(Stored items)
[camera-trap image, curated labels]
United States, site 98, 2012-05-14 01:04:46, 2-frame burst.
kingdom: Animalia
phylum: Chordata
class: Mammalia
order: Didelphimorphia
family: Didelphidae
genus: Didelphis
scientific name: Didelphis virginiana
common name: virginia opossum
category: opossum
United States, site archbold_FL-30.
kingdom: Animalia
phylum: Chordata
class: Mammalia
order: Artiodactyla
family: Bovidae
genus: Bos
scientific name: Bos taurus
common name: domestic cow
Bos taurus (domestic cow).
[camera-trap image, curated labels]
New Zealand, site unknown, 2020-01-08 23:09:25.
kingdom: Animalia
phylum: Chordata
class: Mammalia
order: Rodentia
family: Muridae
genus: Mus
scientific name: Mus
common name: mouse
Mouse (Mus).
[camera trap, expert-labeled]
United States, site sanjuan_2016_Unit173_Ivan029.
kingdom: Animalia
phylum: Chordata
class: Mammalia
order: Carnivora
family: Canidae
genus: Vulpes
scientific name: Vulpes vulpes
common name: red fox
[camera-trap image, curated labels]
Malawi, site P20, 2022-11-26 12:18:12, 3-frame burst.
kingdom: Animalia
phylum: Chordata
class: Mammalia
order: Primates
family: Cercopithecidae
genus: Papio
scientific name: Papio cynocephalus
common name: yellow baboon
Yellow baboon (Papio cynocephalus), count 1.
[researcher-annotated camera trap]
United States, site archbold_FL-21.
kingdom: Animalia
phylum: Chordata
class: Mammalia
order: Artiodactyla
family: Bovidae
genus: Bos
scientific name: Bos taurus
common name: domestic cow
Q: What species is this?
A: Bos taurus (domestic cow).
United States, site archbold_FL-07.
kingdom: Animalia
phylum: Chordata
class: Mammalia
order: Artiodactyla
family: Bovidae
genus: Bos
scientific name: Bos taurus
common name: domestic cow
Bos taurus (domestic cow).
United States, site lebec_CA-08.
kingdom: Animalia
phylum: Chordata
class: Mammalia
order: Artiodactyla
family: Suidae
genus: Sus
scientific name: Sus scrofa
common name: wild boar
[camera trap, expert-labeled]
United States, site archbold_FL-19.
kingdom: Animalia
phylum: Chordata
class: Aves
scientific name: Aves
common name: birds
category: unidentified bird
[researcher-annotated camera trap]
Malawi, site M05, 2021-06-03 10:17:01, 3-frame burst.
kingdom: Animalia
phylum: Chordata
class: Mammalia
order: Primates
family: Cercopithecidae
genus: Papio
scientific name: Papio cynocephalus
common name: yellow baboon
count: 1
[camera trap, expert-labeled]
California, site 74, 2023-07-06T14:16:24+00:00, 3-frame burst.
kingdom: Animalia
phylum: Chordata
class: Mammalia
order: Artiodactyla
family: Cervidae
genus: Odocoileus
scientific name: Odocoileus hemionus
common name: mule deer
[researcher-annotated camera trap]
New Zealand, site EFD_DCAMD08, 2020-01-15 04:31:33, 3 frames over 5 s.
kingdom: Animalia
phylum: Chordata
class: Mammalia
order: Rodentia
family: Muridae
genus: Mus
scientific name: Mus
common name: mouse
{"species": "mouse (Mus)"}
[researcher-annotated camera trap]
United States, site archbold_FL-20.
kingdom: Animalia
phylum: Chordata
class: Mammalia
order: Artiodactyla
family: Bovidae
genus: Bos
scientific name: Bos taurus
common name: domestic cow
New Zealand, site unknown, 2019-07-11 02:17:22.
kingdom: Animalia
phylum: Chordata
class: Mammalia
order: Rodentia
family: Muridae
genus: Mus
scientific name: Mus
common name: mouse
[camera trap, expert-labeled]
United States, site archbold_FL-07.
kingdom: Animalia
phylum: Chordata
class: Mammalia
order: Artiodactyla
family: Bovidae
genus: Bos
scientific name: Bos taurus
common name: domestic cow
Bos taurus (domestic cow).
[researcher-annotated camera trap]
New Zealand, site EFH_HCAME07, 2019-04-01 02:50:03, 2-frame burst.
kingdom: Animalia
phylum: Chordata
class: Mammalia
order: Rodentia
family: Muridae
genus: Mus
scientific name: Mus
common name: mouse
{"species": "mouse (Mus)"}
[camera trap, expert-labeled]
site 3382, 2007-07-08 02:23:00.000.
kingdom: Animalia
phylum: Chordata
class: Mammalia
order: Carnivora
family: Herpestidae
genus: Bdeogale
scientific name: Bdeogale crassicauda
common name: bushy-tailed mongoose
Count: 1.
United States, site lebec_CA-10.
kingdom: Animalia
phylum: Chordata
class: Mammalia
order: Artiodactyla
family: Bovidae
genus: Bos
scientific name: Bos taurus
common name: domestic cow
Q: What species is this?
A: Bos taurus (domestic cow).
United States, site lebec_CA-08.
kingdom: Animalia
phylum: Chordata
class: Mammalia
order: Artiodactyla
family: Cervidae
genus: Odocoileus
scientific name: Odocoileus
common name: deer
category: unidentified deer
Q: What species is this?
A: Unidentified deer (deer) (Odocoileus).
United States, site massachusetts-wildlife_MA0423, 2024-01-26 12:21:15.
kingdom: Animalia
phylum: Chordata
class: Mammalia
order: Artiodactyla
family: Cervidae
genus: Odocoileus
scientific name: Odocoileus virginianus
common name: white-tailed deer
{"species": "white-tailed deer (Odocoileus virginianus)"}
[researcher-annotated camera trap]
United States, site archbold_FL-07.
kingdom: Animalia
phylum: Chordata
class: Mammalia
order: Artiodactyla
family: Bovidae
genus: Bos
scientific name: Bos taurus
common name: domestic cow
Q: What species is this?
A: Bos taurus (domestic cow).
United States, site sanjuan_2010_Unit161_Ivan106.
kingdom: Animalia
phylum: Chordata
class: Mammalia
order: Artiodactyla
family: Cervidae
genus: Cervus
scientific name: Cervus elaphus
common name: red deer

#### Exercise goal
Could you repeat every record above exactly as it is written?

#### Answer for the task
[camera-trap image, curated labels]
United States, site 98, 2012-05-14 01:04:46, 2-frame burst.
kingdom: Animalia
phylum: Chordata
class: Mammalia
order: Didelphimorphia
family: Didelphidae
genus: Didelphis
scientific name: Didelphis virginiana
common name: virginia opossum
category: opossum
United States, site archbold_FL-30.
kingdom: Animalia
phylum: Chordata
class: Mammalia
order: Artiodactyla
family: Bovidae
genus: Bos
scientific name: Bos taurus
common name: domestic cow
Bos taurus (domestic cow).
[camera-trap image, curated labels]
New Zealand, site unknown, 2020-01-08 23:09:25.
kingdom: Animalia
phylum: Chordata
class: Mammalia
order: Rodentia
family: Muridae
genus: Mus
scientific name: Mus
common name: mouse
Mouse (Mus).
[camera trap, expert-labeled]
United States, site sanjuan_2016_Unit173_Ivan029.
kingdom: Animalia
phylum: Chordata
class: Mammalia
order: Carnivora
family: Canidae
genus: Vulpes
scientific name: Vulpes vulpes
common name: red fox
[camera-trap image, curated labels]
Malawi, site P20, 2022-11-26 12:18:12, 3-frame burst.
kingdom: Animalia
phylum: Chordata
class: Mammalia
order: Primates
family: Cercopithecidae
genus: Papio
scientific name: Papio cynocephalus
common name: yellow baboon
Yellow baboon (Papio cynocephalus), count 1.
[researcher-annotated camera trap]
United States, site archbold_FL-21.
kingdom: Animalia
phylum: Chordata
class: Mammalia
order: Artiodactyla
family: Bovidae
genus: Bos
scientific name: Bos taurus
common name: domestic cow
Q: What species is this?
A: Bos taurus (domestic cow).
United States, site archbold_FL-07.
kingdom: Animalia
phylum: Chordata
class: Mammalia
order: Artiodactyla
family: Bovidae
genus: Bos
scientific name: Bos taurus
common name: domestic cow
Bos taurus (domestic cow).
United States, site lebec_CA-08.
kingdom: Animalia
phylum: Chordata
class: Mammalia
order: Artiodactyla
family: Suidae
genus: Sus
scientific name: Sus scrofa
common name: wild boar
[camera trap, expert-labeled]
United States, site archbold_FL-19.
kingdom: Animalia
phylum: Chordata
class: Aves
scientific name: Aves
common name: birds
category: unidentified bird
[researcher-annotated camera trap]
Malawi, site M05, 2021-06-03 10:17:01, 3-frame burst.
kingdom: Animalia
phylum: Chordata
class: Mammalia
order: Primates
family: Cercopithecidae
genus: Papio
scientific name: Papio cynocephalus
common name: yellow baboon
count: 1
[camera trap, expert-labeled]
California, site 74, 2023-07-06T14:16:24+00:00, 3-frame burst.
kingdom: Animalia
phylum: Chordata
class: Mammalia
order: Artiodactyla
family: Cervidae
genus: Odocoileus
scientific name: Odocoileus hemionus
common name: mule deer
[researcher-annotated camera trap]
New Zealand, site EFD_DCAMD08, 2020-01-15 04:31:33, 3 frames over 5 s.
kingdom: Animalia
phylum: Chordata
class: Mammalia
order: Rodentia
family: Muridae
genus: Mus
scientific name: Mus
common name: mouse
{"species": "mouse (Mus)"}
[researcher-annotated camera trap]
United States, site archbold_FL-20.
kingdom: Animalia
phylum: Chordata
class: Mammalia
order: Artiodactyla
family: Bovidae
genus: Bos
scientific name: Bos taurus
common name: domestic cow
New Zealand, site unknown, 2019-07-11 02:17:22.
kingdom: Animalia
phylum: Chordata
class: Mammalia
order: Rodentia
family: Muridae
genus: Mus
scientific name: Mus
common name: mouse
[camera trap, expert-labeled]
United States, site archbold_FL-07.
kingdom: Animalia
phylum: Chordata
class: Mammalia
order: Artiodactyla
family: Bovidae
genus: Bos
scientific name: Bos taurus
common name: domestic cow
Bos taurus (domestic cow).
[researcher-annotated camera trap]
New Zealand, site EFH_HCAME07, 2019-04-01 02:50:03, 2-frame burst.
kingdom: Animalia
phylum: Chordata
class: Mammalia
order: Rodentia
family: Muridae
genus: Mus
scientific name: Mus
common name: mouse
{"species": "mouse (Mus)"}
[camera trap, expert-labeled]
site 3382, 2007-07-08 02:23:00.000.
kingdom: Animalia
phylum: Chordata
class: Mammalia
order: Carnivora
family: Herpestidae
genus: Bdeogale
scientific name: Bdeogale crassicauda
common name: bushy-tailed mongoose
Count: 1.
United States, site lebec_CA-10.
kingdom: Animalia
phylum: Chordata
class: Mammalia
order: Artiodactyla
family: Bovidae
genus: Bos
scientific name: Bos taurus
common name: domestic cow
Q: What species is this?
A: Bos taurus (domestic cow).
United States, site lebec_CA-08.
kingdom: Animalia
phylum: Chordata
class: Mammalia
order: Artiodactyla
family: Cervidae
genus: Odocoileus
scientific name: Odocoileus
common name: deer
category: unidentified deer
Q: What species is this?
A: Unidentified deer (deer) (Odocoileus).
United States, site massachusetts-wildlife_MA0423, 2024-01-26 12:21:15.
kingdom: Animalia
phylum: Chordata
class: Mammalia
order: Artiodactyla
family: Cervidae
genus: Odocoileus
scientific name: Odocoileus virginianus
common name: white-tailed deer
{"species": "white-tailed deer (Odocoileus virginianus)"}
[researcher-annotated camera trap]
United States, site archbold_FL-07.
kingdom: Animalia
phylum: Chordata
class: Mammalia
order: Artiodactyla
family: Bovidae
genus: Bos
scientific name: Bos taurus
common name: domestic cow
Q: What species is this?
A: Bos taurus (domestic cow).
United States, site sanjuan_2010_Unit161_Ivan106.
kingdom: Animalia
phylum: Chordata
class: Mammalia
order: Artiodactyla
family: Cervidae
genus: Cervus
scientific name: Cervus elaphus
common name: red deer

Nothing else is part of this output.